In his original form, Mer-Man would have required 100% new tooling and molds to produce. Over the course of his design process, Mer-Man was simplified to the point where he could entirely reuse the body and limbs used for Skeletor. Seeing Mark Taylor’s original concept now, it’s unfortunate that his vision was never fully realized in toy form.
Stratos – 1981
One of the hallmarks of many of these drawings by Mark Taylor is their mix between highly detailed realism, and the altered dimensionality inherent in the production of a plastic toy. That is apparent throughout the portfolio (for instance, Mer-Man’s gloves), but also in the shape of Stratos’ (originally known as both “Bird Man” and “Wing Man”) feathers. A fully realistic illustration would have rendered the feathers much thinner in profile, but of course Mark was creating this artwork with molded plastic toys in mind as the end product.
The biggest detail about this artwork that sticks out to me are the eyes. We’re used to seeing Stratos’ “eyes” as goggles, but here they do appear to be his eyes.
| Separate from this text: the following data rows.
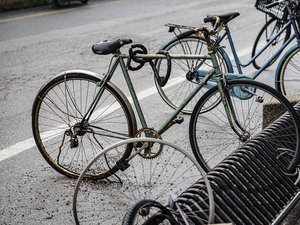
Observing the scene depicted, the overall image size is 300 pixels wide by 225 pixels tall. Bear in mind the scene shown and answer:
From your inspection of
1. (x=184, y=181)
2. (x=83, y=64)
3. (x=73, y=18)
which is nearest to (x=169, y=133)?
(x=184, y=181)

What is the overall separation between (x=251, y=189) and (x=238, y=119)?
147 centimetres

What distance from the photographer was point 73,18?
13.6 meters

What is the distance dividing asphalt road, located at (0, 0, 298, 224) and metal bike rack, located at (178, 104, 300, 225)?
51.3 inches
This transforms his look completely, giving him a much more bird-like appearance than was evident in the vintage toy.
Another thing to point out here is Stratos’ backpack. The design around the front is quite different from either the vintage toy or the cross sell artwork, as there are no straps going down his chest. Alfredo Alcala based his early illustrations on this concept Stratos, although he got the skin (or perhaps fur) color wrong. As you can see, Mark added some yellow and tan lighting effects to the center of Stratos’ chest, but I believe the intent all along was for Stratos to be light gray.
Zodac – 1981
This Zodac (or “Sensor” as he was originally called) drawing was no doubt created last of the 11 pieces included in this portfolio. As Emiliano Santalucia pointed out several years ago at Grayskull Con, the design details are based on parts already sculpted for the toyline – specifically Skeletor’s arms and legs and Beast Man’s chest.
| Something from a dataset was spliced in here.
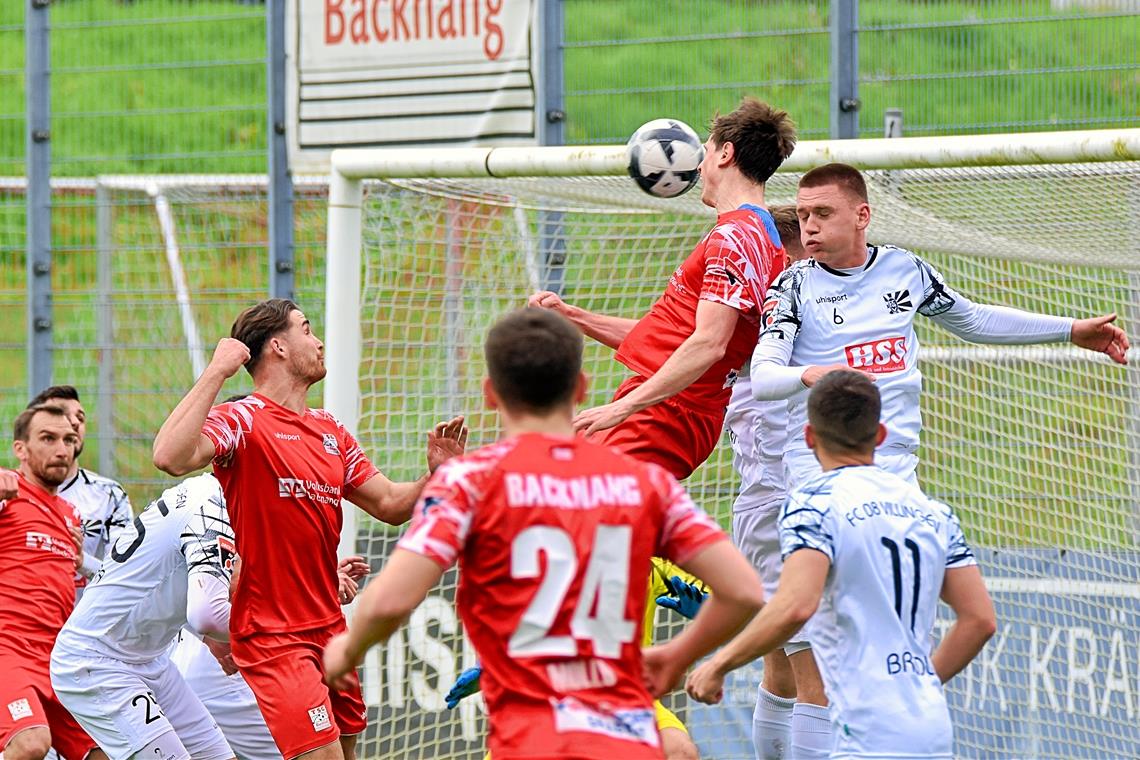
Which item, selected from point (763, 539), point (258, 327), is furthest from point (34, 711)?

This is the only piece in the portfolio that has not been published in any form until now. As such it was the one I was most curious about, and it did not disappoint.
Zodac looks quite alien here. He adopts a straight-legged stance, but otherwise has the familiar Skeletor feet and forearms. The version from the cross sell art seems a bit tame by comparison:
Zodac’s expression here is heroic, if a bit cocky. Mark’s original intention was for Zodac to be an ally of He-Man. Perhaps the name “Sensor” came about because his helmet enhanced his vision and hearing – at least that’s my guess, going from the design cues. Mark has also said that Zodac “was all about flying” – perhaps he would have provided air support for He-Man in the Wind Raider.
As amazing as this artwork might look on your flat screen monitor, trust me when I say that it’s nothing compared to how it looks in person. This portfolio was printed in a limited run for San Diego Comic Con, so not everyone was able to get their hands on it. I hope that Super7 and The Power and the Honor Foundation will eventually make more copies available for fans who couldn’t get it the first time around. If you are even a moderate He-Man fan, you need this artwork in your life.
As I intimated earlier, I’d love to see a sequel to this portfolio. Items on my personal wish list would include the August 8, 1981 version of He-Man, alternate versions of any of the characters included in this portfolio, and artwork for Man-E-Faces, Ram Man, and any number of unproduced characters that Mark might have worked on before he left Mattel.
I hope also that this collection of concept illustrations will lead to the production of 3D versions of these designs, whether that takes the form of new 5.5″ scale action figures, statues, or Masters of the Universe Classics figures. It would be, I believe, a fitting tribute to the man whose creativity and vision launched this beloved toyline.
Thanks to Jukka Issakainen for pushing me to write this review.